(What the exercise asks)
Return all entries below exactly. Skip nothing.

(Study material)
• • • • • • •
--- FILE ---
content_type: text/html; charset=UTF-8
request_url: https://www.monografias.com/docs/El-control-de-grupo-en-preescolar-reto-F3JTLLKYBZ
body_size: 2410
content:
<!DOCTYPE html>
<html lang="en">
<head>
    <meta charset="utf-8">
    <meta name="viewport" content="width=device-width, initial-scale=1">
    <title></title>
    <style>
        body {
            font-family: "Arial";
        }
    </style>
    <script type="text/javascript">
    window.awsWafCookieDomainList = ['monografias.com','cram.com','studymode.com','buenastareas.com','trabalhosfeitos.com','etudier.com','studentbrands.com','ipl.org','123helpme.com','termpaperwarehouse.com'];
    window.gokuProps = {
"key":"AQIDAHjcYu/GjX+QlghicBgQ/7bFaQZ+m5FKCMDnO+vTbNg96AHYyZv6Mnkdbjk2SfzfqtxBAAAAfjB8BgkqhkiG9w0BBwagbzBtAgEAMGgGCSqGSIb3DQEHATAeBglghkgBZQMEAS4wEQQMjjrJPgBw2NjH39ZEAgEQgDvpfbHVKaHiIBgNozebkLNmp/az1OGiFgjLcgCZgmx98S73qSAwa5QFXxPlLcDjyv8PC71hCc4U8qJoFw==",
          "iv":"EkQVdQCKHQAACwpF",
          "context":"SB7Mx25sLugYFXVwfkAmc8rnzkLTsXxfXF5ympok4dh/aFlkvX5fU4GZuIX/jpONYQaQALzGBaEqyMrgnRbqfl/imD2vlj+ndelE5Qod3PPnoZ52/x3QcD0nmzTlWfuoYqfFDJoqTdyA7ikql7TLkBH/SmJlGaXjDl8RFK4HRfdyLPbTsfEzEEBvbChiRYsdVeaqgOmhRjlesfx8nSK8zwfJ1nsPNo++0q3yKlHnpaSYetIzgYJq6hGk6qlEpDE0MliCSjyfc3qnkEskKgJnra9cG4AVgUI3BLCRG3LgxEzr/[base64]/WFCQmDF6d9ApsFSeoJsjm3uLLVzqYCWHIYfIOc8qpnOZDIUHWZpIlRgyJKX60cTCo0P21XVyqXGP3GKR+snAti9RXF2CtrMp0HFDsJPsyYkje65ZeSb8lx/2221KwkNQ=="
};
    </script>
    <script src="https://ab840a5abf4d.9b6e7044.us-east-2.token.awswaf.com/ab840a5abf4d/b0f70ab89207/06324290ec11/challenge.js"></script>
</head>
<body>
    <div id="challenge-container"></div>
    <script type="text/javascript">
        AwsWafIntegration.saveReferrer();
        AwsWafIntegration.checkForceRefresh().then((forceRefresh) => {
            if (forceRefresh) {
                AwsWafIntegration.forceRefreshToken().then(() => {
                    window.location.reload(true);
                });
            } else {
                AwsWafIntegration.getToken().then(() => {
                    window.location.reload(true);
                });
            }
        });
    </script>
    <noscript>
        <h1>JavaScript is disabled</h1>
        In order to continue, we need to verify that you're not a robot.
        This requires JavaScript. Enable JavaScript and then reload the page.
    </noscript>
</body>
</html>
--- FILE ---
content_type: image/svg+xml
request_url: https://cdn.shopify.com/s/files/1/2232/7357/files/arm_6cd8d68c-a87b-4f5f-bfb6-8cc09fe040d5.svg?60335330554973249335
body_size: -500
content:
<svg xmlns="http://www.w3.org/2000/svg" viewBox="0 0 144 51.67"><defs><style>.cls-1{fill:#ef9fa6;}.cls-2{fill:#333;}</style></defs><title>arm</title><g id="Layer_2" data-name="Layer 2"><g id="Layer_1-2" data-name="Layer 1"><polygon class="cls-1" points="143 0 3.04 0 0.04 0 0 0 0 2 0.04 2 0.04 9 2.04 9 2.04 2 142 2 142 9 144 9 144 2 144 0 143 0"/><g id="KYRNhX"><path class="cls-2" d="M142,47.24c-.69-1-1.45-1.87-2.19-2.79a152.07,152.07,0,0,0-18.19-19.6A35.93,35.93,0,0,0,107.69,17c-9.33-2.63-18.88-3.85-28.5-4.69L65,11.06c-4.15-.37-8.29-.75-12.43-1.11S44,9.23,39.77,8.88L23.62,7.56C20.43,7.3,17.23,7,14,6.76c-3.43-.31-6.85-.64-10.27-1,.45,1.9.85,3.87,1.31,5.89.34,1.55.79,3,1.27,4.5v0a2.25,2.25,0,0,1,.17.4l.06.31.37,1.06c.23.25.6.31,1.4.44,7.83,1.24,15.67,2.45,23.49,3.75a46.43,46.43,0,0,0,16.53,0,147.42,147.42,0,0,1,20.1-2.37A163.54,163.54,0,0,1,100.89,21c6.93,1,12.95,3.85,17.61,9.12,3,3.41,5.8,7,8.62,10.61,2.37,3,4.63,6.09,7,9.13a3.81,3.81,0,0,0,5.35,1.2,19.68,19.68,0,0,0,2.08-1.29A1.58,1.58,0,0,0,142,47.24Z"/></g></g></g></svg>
• • • • • • •
(Answer section)
--- FILE ---
content_type: text/html; charset=UTF-8
request_url: https://www.monografias.com/docs/El-control-de-grupo-en-preescolar-reto-F3JTLLKYBZ
body_size: 2410
content:
<!DOCTYPE html>
<html lang="en">
<head>
    <meta charset="utf-8">
    <meta name="viewport" content="width=device-width, initial-scale=1">
    <title></title>
    <style>
        body {
            font-family: "Arial";
        }
    </style>
    <script type="text/javascript">
    window.awsWafCookieDomainList = ['monografias.com','cram.com','studymode.com','buenastareas.com','trabalhosfeitos.com','etudier.com','studentbrands.com','ipl.org','123helpme.com','termpaperwarehouse.com'];
    window.gokuProps = {
"key":"AQIDAHjcYu/GjX+QlghicBgQ/7bFaQZ+m5FKCMDnO+vTbNg96AHYyZv6Mnkdbjk2SfzfqtxBAAAAfjB8BgkqhkiG9w0BBwagbzBtAgEAMGgGCSqGSIb3DQEHATAeBglghkgBZQMEAS4wEQQMjjrJPgBw2NjH39ZEAgEQgDvpfbHVKaHiIBgNozebkLNmp/az1OGiFgjLcgCZgmx98S73qSAwa5QFXxPlLcDjyv8PC71hCc4U8qJoFw==",
          "iv":"EkQVdQCKHQAACwpF",
          "context":"SB7Mx25sLugYFXVwfkAmc8rnzkLTsXxfXF5ympok4dh/aFlkvX5fU4GZuIX/jpONYQaQALzGBaEqyMrgnRbqfl/imD2vlj+ndelE5Qod3PPnoZ52/x3QcD0nmzTlWfuoYqfFDJoqTdyA7ikql7TLkBH/SmJlGaXjDl8RFK4HRfdyLPbTsfEzEEBvbChiRYsdVeaqgOmhRjlesfx8nSK8zwfJ1nsPNo++0q3yKlHnpaSYetIzgYJq6hGk6qlEpDE0MliCSjyfc3qnkEskKgJnra9cG4AVgUI3BLCRG3LgxEzr/[base64]/WFCQmDF6d9ApsFSeoJsjm3uLLVzqYCWHIYfIOc8qpnOZDIUHWZpIlRgyJKX60cTCo0P21XVyqXGP3GKR+snAti9RXF2CtrMp0HFDsJPsyYkje65ZeSb8lx/2221KwkNQ=="
};
    </script>
    <script src="https://ab840a5abf4d.9b6e7044.us-east-2.token.awswaf.com/ab840a5abf4d/b0f70ab89207/06324290ec11/challenge.js"></script>
</head>
<body>
    <div id="challenge-container"></div>
    <script type="text/javascript">
        AwsWafIntegration.saveReferrer();
        AwsWafIntegration.checkForceRefresh().then((forceRefresh) => {
            if (forceRefresh) {
                AwsWafIntegration.forceRefreshToken().then(() => {
                    window.location.reload(true);
                });
            } else {
                AwsWafIntegration.getToken().then(() => {
                    window.location.reload(true);
                });
            }
        });
    </script>
    <noscript>
        <h1>JavaScript is disabled</h1>
        In order to continue, we need to verify that you're not a robot.
        This requires JavaScript. Enable JavaScript and then reload the page.
    </noscript>
</body>
</html>
--- FILE ---
content_type: image/svg+xml
request_url: https://cdn.shopify.com/s/files/1/2232/7357/files/arm_6cd8d68c-a87b-4f5f-bfb6-8cc09fe040d5.svg?60335330554973249335
body_size: -500
content:
<svg xmlns="http://www.w3.org/2000/svg" viewBox="0 0 144 51.67"><defs><style>.cls-1{fill:#ef9fa6;}.cls-2{fill:#333;}</style></defs><title>arm</title><g id="Layer_2" data-name="Layer 2"><g id="Layer_1-2" data-name="Layer 1"><polygon class="cls-1" points="143 0 3.04 0 0.04 0 0 0 0 2 0.04 2 0.04 9 2.04 9 2.04 2 142 2 142 9 144 9 144 2 144 0 143 0"/><g id="KYRNhX"><path class="cls-2" d="M142,47.24c-.69-1-1.45-1.87-2.19-2.79a152.07,152.07,0,0,0-18.19-19.6A35.93,35.93,0,0,0,107.69,17c-9.33-2.63-18.88-3.85-28.5-4.69L65,11.06c-4.15-.37-8.29-.75-12.43-1.11S44,9.23,39.77,8.88L23.62,7.56C20.43,7.3,17.23,7,14,6.76c-3.43-.31-6.85-.64-10.27-1,.45,1.9.85,3.87,1.31,5.89.34,1.55.79,3,1.27,4.5v0a2.25,2.25,0,0,1,.17.4l.06.31.37,1.06c.23.25.6.31,1.4.44,7.83,1.24,15.67,2.45,23.49,3.75a46.43,46.43,0,0,0,16.53,0,147.42,147.42,0,0,1,20.1-2.37A163.54,163.54,0,0,1,100.89,21c6.93,1,12.95,3.85,17.61,9.12,3,3.41,5.8,7,8.62,10.61,2.37,3,4.63,6.09,7,9.13a3.81,3.81,0,0,0,5.35,1.2,19.68,19.68,0,0,0,2.08-1.29A1.58,1.58,0,0,0,142,47.24Z"/></g></g></g></svg>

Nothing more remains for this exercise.